### Your task
Each entry below should be restated word for word, without any picture it contains.

┌──

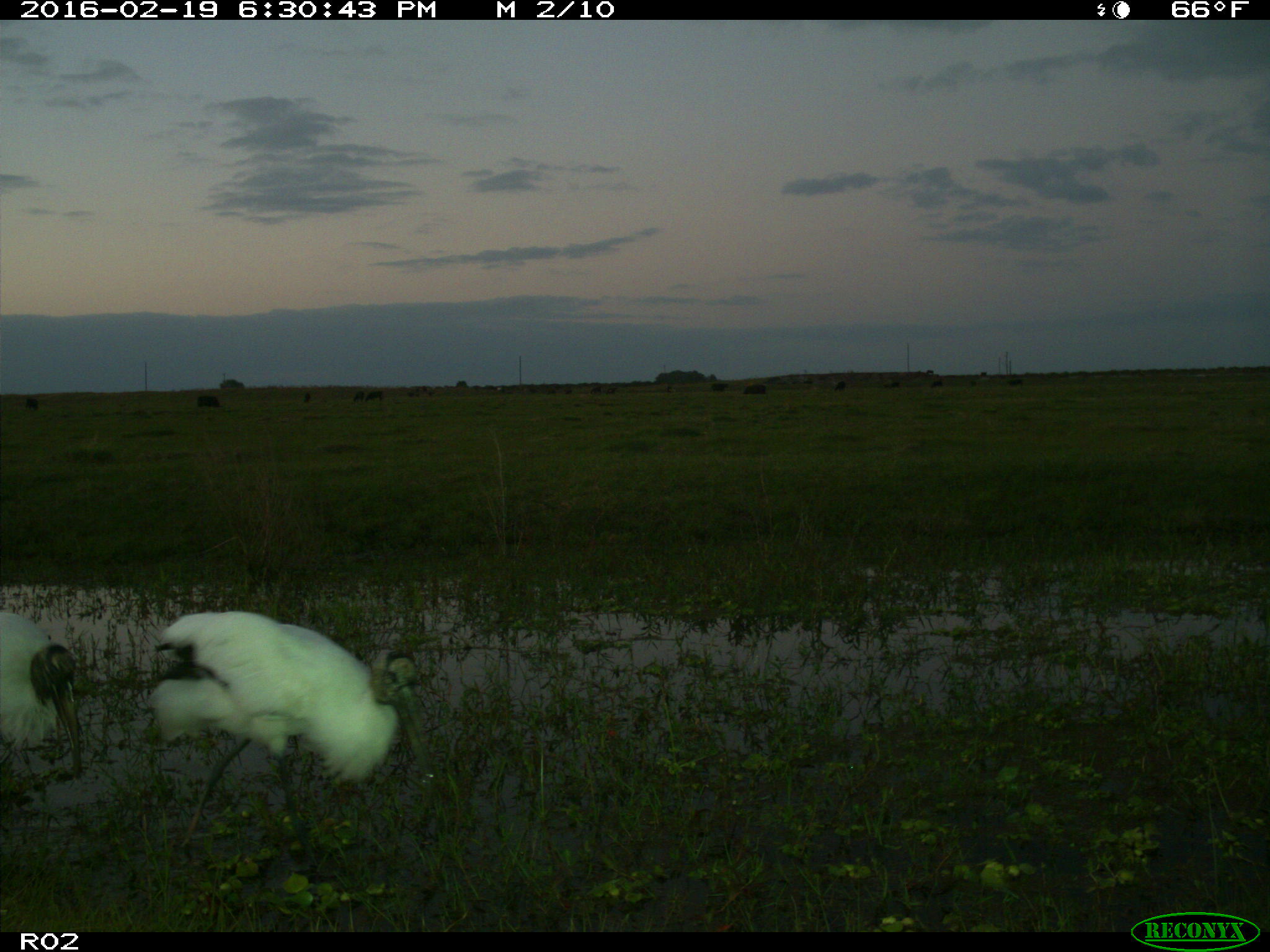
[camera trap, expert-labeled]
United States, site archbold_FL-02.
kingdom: Animalia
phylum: Chordata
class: Mammalia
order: Artiodactyla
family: Bovidae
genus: Bos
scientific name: Bos taurus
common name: domestic cow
Bos taurus (domestic cow).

└──

### Task answer
[camera trap, expert-labeled]
United States, site archbold_FL-02.
kingdom: Animalia
phylum: Chordata
class: Mammalia
order: Artiodactyla
family: Bovidae
genus: Bos
scientific name: Bos taurus
common name: domestic cow
Bos taurus (domestic cow).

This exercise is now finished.